Wednesday, April 23, 2014

FYI: Cal App Holds Mortgage Loan Investor Not Subject to Quiet Title Action Pending Against Originating Lender

Wednesday, May 30, 2012

The California Court of Appeal, Second District, recently held that a mortgage loan investor which acquired a loan secured by property that was the subject of a quiet title action was not bound by the holding of that action, where the assignor originating lender was dismissed from the action prior to its resolution.  The Court reached that conclusion notwithstanding the fact that a lis pendens was filed prior to the assignment in question.   
 
A copy of the opinion is available at:
 
A borrower defaulted on her home loan, and subsequently became involved in a purported fraudulent scheme wherein she was convinced to convey her property to a third party, who obtained a mortgage secured by that property and leased it back to the borrower.  This scheme resulted in the borrower losing both title to her home and all the equity she had built up prior to her default.
 
The borrower sued the individuals who had purportedly defrauded her, as well as the originating lender from which the mortgage loan was obtained (the "originating lender").  As part of that lawsuit, the borrower brought a quiet title action against all entities who claimed an interest in her home.  She recorded a lis pendens in connection with the same. 
 
During that litigation, the originating lender filed for bankruptcy, and assigned the note and deed of trust to an asset securitization trust ("Investor").  The borrower was not informed of the assignment, which was not immediately recorded. 
 
The borrower obtained defaults against the various defendants who were involved in the purported fraudulent scheme.  She elected to dismiss the originating lender, intending to pursue her claim in bankruptcy court.  The court in the bankruptcy action then quieted title in the borrower's favor. 
 
The borrower also reached a settlement with the liquidating trust in connection with the bankruptcy action, whereby it was agreed that neither the liquidating trust nor the originating lender had any remaining interest in the subject property. 
 
The Investor then brought a declaratory relief action, seeking a declaration that its deed of trust was valid.  The borrower argued that the Investor had no remaining interest in the property, as it took title subject to the resolution of the previous lawsuit, which quieted title in the borrower alone.  The Investor argued that because the originatinglender was dismissed from the quiet title action, the lender's interests were not impacted by the outcome of that litigation. 
 
The lower court found in favor of the borrower, finding that because the Investor acquired its interest in the property after the borrower recorded a lis pendens, the Investor was bound by the quiet title judgment.  The Investorappealed. 
 
As you may recall, the relevant California statute provides that a quiet title judgment does not bind non-parties whose interest was of-record prior to the filing of a lis pendens.  See Code Civ.
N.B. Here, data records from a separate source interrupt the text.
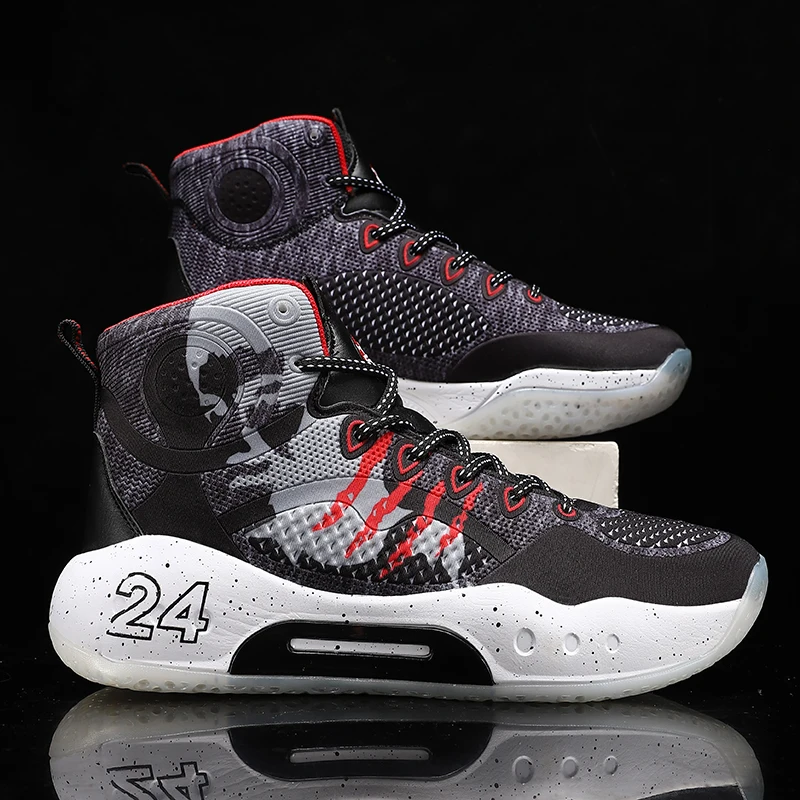 Explosive youth combat high-top basketball shoes, sports shoes, fashion casual basketball shoes, outdoor sports running shoes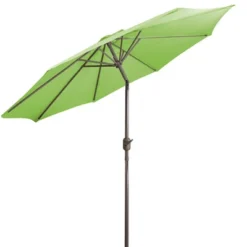 Northlight 9ft Outdoor Patio Market Umbrella With Hand Crank And Tilt, Lime Green -Northlight GUEST f9d47711 f1d7 4bc6 981d 6b1f996a4afc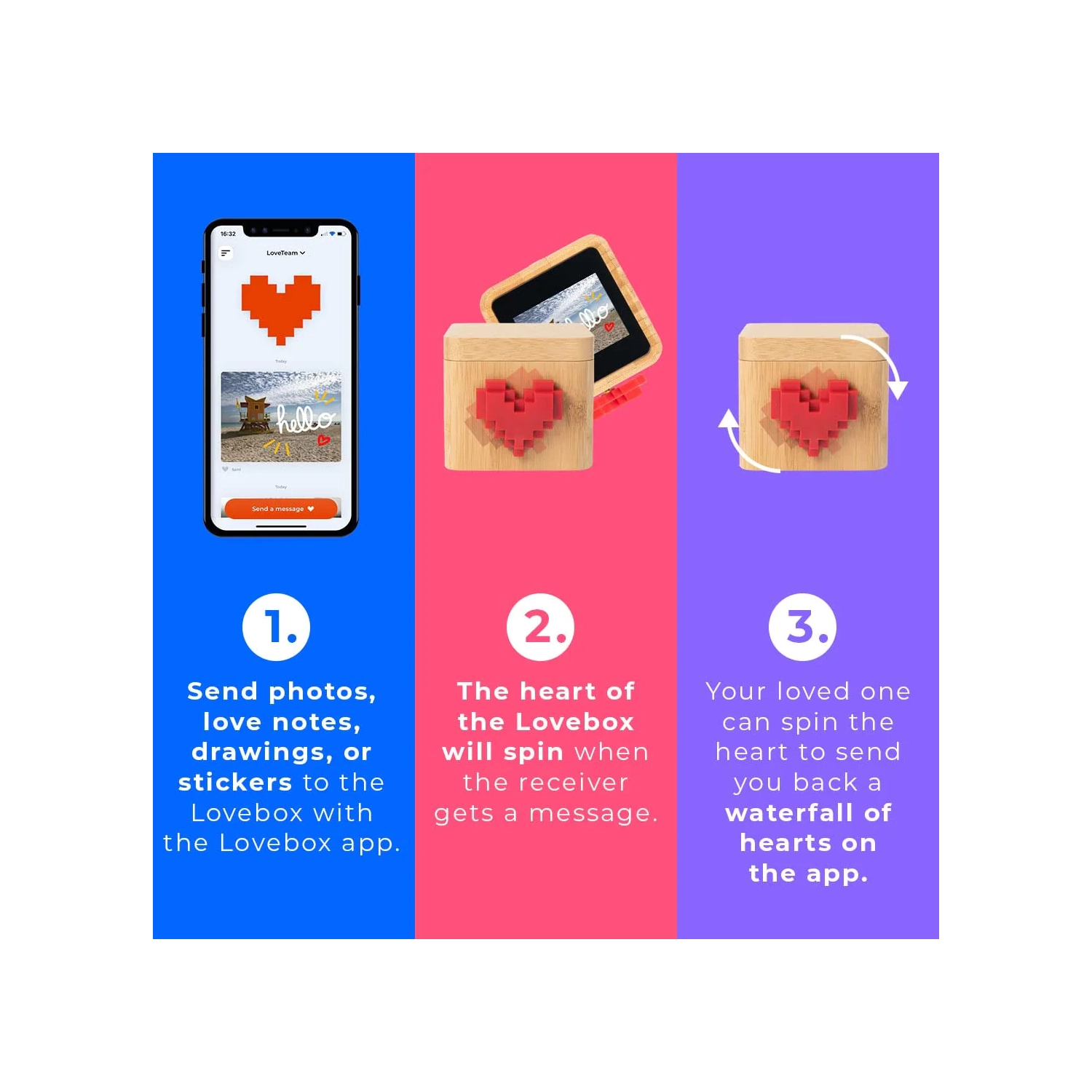 Lovebox Couleur & Photo - Boîte à Amour connectée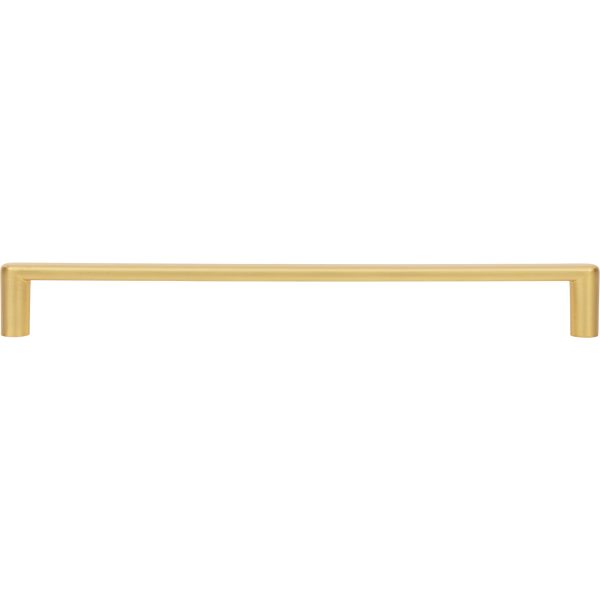 224 mm Center-to-Center Brushed Gold Gibson Cabinet Pull - Image 6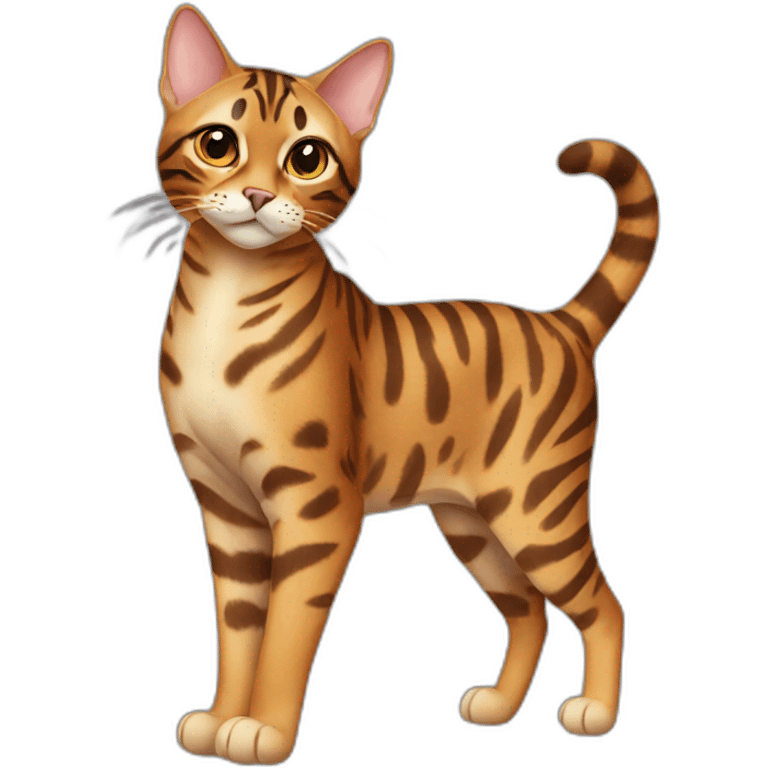 Bengal Cat Full Body emoji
Proc., Sec 764.045, subd. (b). 
 
The Court relied on the above-referenced statutory provision to hold that "as the interest of [the originating lender] was not resolved in the quiet title action, its assignee [the Investor] is not bound by the quiet title judgment."  To reach that conclusion, the Court noted that the judgment in the quiet title action did not and could not address the validity of the originating lender's deed of trust, as the originating lender was dismissed from the action prior to its resolution.  Therefore, the originating lender was a "non-party" which, under the code provision cited above, was not bound by the quiet title action. 
 
The borrower argued that the California statute provides that entities holding unrecorded interests in a property at the time a lis pendens is recorded will be bound by a quiet title judgment.  Although the Court acknowledged that "this would appear to describe [the Investor]," it nevertheless concluded otherwise. 
 
The Court reasoned that because the Investor took title after the lis pendens was recorded, the Investor did so with knowledge that the quiet title action might invalidate its interest -- and if that action had resulted in the invalidation of the originating lender's interest, the Investor's interest would be voided.  However, the Court noted that that risk "never came to fruition," as the originating lender was dismissed from the action prior to any adjudication of its interest. 
 
Accordingly, the Court reversed and remanded the decision of the lower court, with instructions to determine whether the originating lender's loan was a valid encumbrance on the property.